The court acknowledged that, “[i]n certain circumstances, punitive damages may be appropriate where a managerial employee is apprised of a discriminatory situation, yet responds with reckless indifference to it despite his or her knowledge of the claim.” But, importantly, it held that reckless indifference requires “distinct intentionality”—a deliberate unwillingness to comply with known statutory requirements.
The Fourth Circuit held that Ward had fallen short of proving that either Tarkington or Geer had “engaged in intentional discrimination with reckless indifference to Ward’s rights.” Instead, the evidence showed that both men attempted to stop the harassment, albeit unsuccessfully. The court concluded that, “[a]t best, Geer and Tarkington were negligent, not recklessly indifferent,” a fact that could be the basis for compensatory damages, but not punitive damages, which the Court characterized as “an extraordinary remedy.”
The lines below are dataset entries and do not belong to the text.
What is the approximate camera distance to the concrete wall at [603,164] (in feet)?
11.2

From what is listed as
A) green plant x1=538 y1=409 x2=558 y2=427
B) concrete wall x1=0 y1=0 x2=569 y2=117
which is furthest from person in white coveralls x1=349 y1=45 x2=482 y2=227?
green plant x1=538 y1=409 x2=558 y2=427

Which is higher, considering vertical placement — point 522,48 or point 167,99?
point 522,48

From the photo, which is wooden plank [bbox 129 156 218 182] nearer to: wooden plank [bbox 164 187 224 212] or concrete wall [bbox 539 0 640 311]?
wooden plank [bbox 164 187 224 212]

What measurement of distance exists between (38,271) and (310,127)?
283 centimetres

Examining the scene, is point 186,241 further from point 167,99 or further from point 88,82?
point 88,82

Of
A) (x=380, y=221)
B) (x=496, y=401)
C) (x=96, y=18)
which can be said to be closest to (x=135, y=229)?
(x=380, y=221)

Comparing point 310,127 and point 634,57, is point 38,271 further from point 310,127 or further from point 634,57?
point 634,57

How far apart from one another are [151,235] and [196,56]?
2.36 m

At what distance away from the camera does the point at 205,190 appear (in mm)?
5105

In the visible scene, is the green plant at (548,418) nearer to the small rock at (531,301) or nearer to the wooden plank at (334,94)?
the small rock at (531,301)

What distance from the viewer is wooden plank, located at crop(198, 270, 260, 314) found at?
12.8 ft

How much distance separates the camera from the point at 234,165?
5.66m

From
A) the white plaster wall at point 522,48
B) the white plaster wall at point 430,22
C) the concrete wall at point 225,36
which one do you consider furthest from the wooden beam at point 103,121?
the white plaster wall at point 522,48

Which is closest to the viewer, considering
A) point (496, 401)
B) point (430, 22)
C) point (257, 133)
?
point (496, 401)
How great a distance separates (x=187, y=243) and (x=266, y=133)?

Summarizing its holding, the court explained that “[i]mposing punitive damages in the case of the mere knowledge of Atkinson’s conduct and negligent failure to act would conflate Title VII’s carefully crafted standards for liability for compensatory damages and punitive damages, thereby imputing liability to an employer in virtually every hostile work environment case based on a theory of negligence.”
To avoid that result, “a party seeking to hold an employer vicariously liable for punitive damages based on the theory that employees served in a managerial capacity must establish more than that manager-level employees negligently failed to adequately respond to complaints of harassment. He must show that the managerial employees engaged in an intentionally discriminatory practice themselves with malice or reckless indifference.”
North Carolina Law
There shouldn’t have been much mystery about what would happen to the punitive damages for the IIED claim after the court threw out the punitive damages under Title VII.
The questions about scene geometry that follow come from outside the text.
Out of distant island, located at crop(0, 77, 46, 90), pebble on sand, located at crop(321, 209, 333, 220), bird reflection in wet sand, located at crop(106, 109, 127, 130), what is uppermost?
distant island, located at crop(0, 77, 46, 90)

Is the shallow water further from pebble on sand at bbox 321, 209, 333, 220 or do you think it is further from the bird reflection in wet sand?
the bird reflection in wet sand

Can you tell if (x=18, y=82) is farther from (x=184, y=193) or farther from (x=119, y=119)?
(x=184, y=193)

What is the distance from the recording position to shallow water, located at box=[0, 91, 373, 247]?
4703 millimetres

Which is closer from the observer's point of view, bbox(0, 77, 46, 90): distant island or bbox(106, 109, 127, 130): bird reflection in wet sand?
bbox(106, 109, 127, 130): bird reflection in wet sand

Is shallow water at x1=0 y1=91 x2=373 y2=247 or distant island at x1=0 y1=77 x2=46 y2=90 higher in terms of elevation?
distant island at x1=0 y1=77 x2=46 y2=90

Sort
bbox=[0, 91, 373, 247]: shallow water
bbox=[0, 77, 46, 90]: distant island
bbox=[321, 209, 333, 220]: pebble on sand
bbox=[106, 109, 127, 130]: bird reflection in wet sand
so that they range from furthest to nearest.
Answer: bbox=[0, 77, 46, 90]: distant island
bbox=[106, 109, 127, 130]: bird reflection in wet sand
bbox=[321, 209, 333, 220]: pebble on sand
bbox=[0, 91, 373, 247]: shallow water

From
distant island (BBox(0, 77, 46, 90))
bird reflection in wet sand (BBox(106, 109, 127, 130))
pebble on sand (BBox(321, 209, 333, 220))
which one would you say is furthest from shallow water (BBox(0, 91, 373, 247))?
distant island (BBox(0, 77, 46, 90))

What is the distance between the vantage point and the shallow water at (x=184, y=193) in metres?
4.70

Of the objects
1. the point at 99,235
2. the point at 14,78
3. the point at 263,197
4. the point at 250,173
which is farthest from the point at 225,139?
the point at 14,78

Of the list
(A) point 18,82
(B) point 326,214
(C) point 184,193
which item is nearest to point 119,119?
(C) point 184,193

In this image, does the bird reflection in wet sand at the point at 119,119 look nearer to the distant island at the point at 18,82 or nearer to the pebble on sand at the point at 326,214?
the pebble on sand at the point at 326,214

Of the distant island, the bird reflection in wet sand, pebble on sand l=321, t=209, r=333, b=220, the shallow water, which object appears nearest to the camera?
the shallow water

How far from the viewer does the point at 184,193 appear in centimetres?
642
As the Fourth Circuit pointed out, the standards for imposing punitive damages under North Carolina law are more stringent than those under Title VII in two respects.
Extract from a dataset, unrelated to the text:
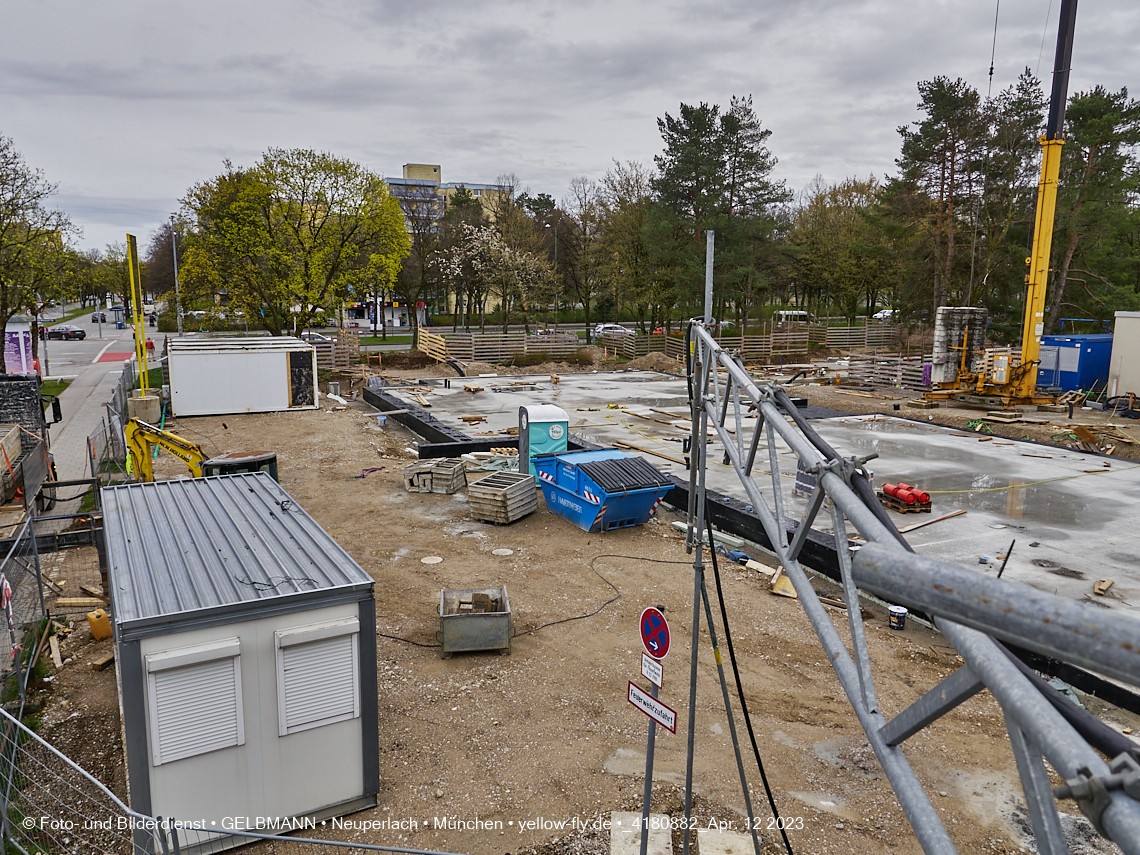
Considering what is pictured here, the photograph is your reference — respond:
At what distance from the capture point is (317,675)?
7.28 m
First, North Carolina requires plaintiffs to prove the state-of-mind requirement for punitive damages—fraud, malice, or willful or wanton conduct—by clear and convincing evidence. This standard of proof requires “evidence that should fully convince.”
Second, “willful or wanton conduct” under North Carolina law requires a “conscious and intentional disregard of and indifference to the rights and safety of others, which the defendant knows or should know is reasonably likely to result in injury, damage, or other harm”—a degree of misconduct that goes beyond “mere carelessness or recklessness.”
Applying these standards, the Fourth Circuit held that, because “Geer and Tarkington both acted in some fashion to address Ward’s concerns,” “[t]he record evidence, even viewed most favorably to Ward, does not ‘fully convince’ that they participated in or condoned willful or wanton conduct under North Carolina law.”